Job item:
Write out the text of every item below character for character. Leave the pictures out of your answer.

[Items from a data source]

"""

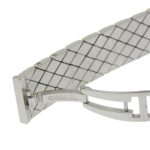 CHANEL Matelasse Watch Diamond Bezel H0489 Stainless Steel Quartz Analog Display Black Dial Women's I213024033 - Image 8
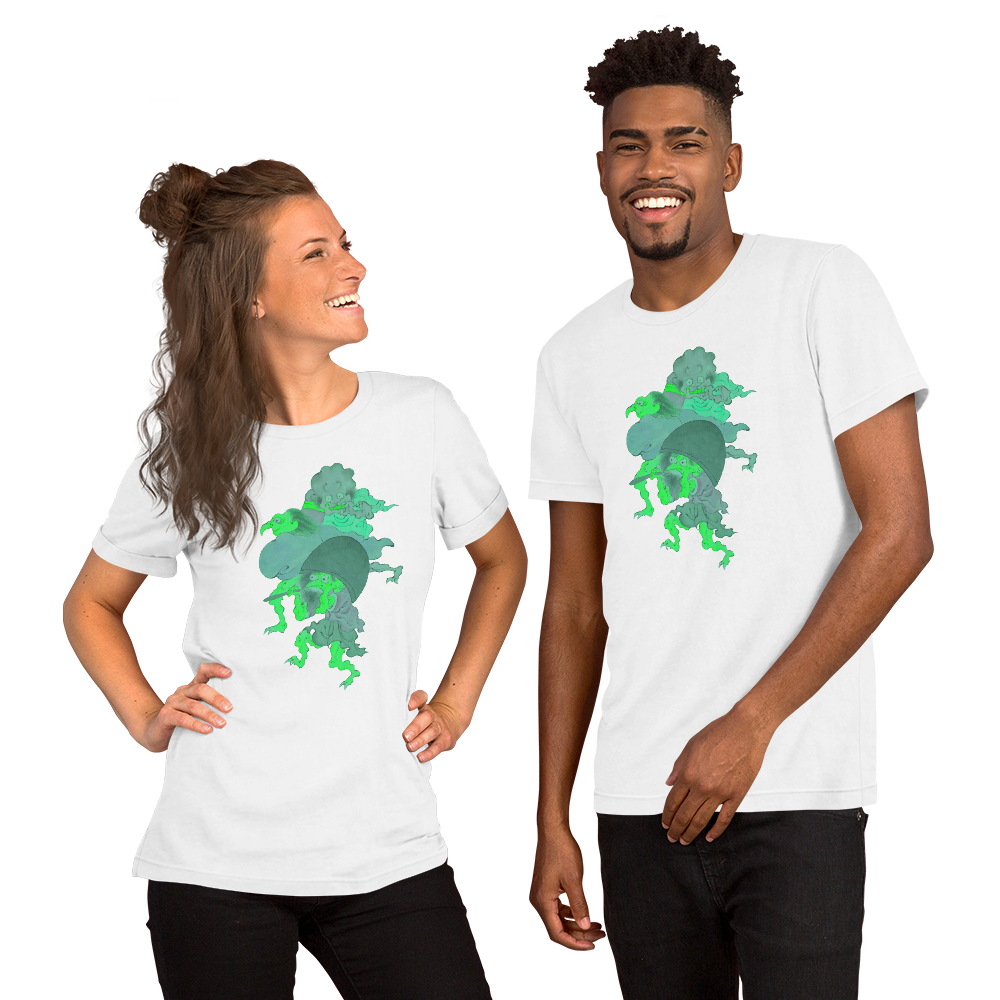 Hyakki Yagyō Emaki,　Unisex t-shirt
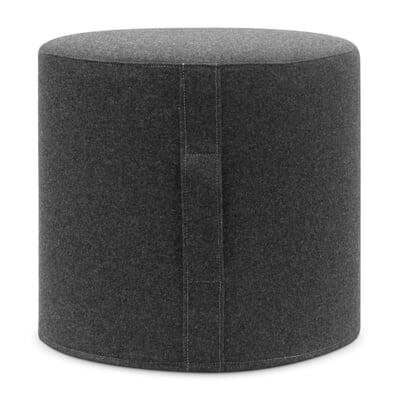 Hocker Drums, klein, Anthrazit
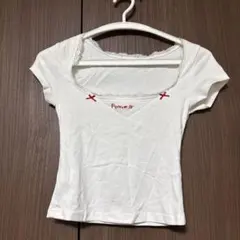 Forever 18 ホワイト Tシャツ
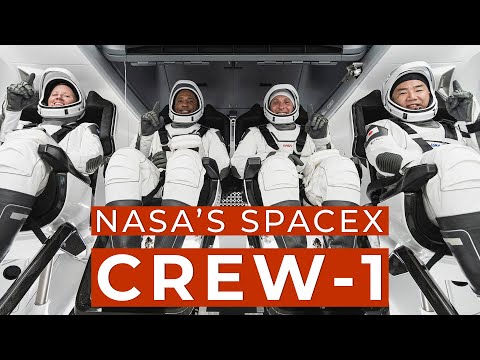 Oct. 31, 2020: Astronauts to Launch on NASA and SpaceX Crew-1 Mission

"""

Response area:
 CHANEL Matelasse Watch Diamond Bezel H0489 Stainless Steel Quartz Analog Display Black Dial Women's I213024033 - Image 8
 Hyakki Yagyō Emaki,　Unisex t-shirt
 Hocker Drums, klein, Anthrazit
 Forever 18 ホワイト Tシャツ
 Oct. 31, 2020: Astronauts to Launch on NASA and SpaceX Crew-1 Mission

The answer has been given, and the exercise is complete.